**Extract:**
= = = =

Special Air Service (SAS) - Counter Sniper Operations - Northern Ireland
Between 1990 and 1997 an IRA sniper team operating in South Armagh, Northern Ireland, killed 7 soldiers and 2 policemen before a joint SAS and 14 Company operation put a stop to their reign of terror.
Following intelligence that the IRA were using farms as bases of operations / weapons caches, the Police, assisted by Army intelligence operatives, began a series of surveillance and search operations. A farm complex by the village of Crossmaglen in South Armagh fell under suspicion and was put under surveillance. A Mazda 626 car from the farm complex was also put under surveillance via attached hidden tracking devices.
In February 1997, British soldier, Stephen Restorick, was shot at a Crossmaglen Vehicle Checkpoint (VCP) by a large caliber bullet. 14 Company had been electronically tracking the Mazda and had realised that it had been stationary and in range at the time of the shooting. A subsequent close reconnaissance of the Mazda confirmed that it had been adapted for use as a mobile sniper platform. These modifications included a sliding armoured plate in the boot, through which the rifle could be aimed and fired, the gunman laying hidden within the car.

= = = =

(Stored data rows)
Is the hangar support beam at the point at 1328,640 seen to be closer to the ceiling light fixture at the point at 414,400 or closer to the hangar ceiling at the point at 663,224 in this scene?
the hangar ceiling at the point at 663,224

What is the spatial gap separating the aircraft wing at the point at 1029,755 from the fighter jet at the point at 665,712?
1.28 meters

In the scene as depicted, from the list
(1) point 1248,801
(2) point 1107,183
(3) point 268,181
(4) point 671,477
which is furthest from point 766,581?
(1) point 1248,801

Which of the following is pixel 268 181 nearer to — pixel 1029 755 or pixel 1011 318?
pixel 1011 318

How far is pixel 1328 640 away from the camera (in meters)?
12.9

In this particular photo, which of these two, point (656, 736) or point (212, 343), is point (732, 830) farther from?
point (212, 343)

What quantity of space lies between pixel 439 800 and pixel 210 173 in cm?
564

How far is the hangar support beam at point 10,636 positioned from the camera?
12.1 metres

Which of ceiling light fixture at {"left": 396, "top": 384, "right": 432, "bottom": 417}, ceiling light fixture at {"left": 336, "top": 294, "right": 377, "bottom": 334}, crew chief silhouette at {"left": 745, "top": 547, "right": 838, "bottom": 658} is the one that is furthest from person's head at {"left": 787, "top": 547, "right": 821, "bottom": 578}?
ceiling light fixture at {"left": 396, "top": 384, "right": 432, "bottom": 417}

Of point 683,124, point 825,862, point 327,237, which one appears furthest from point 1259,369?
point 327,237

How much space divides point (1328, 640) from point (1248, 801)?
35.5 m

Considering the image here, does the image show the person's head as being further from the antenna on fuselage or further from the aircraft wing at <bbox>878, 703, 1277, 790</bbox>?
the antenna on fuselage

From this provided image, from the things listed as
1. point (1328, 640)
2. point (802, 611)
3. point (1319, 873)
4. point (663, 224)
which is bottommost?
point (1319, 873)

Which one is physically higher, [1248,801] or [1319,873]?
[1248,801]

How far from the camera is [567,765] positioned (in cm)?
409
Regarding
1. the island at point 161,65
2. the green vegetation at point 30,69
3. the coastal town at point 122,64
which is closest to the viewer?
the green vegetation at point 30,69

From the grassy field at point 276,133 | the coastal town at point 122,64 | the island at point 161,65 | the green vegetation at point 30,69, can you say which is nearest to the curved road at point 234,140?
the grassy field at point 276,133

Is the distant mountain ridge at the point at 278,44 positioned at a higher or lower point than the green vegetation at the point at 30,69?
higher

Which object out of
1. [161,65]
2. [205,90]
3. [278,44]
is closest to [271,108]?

= = = =

**Exercise requirements:**
a) In the account of the SAS counter-sniper operations in Northern Ireland, how many soldiers and policemen did the IRA sniper team kill between 1990 and 1997?
b) Write what comes next in the account of the South Armagh counter-sniper operation, starting after its final sentence.
These rows were taken from a separate source.

**Responses to the tasks:**
a) 7 soldiers and 2 policemen.

b)
The Army's 14 Intelligence Company (the DET) began a painstaking intelligence gathering operation to ascertain the identities of the snipers and locate their weapon. Hidden cameras were secreted around the suspect farm. Over a period of several weeks, the identities of the IRA cell were established and they were all closely monitored.
On the 10th of April, 1997, 4 IRA suspects were observed preparing the Mazda for an operation. It was decided to move in and arrest the team. An SAS unit drove at high speed into the farm complex aboard a transit van, leaped out and arrested the 4 IRA men at gunpoint. The sniper rifle, a .50 caliber Barrett (L82a1) was found hidden in the roof of a horsebox. Supplies of ammunition for the weapon were also discovered.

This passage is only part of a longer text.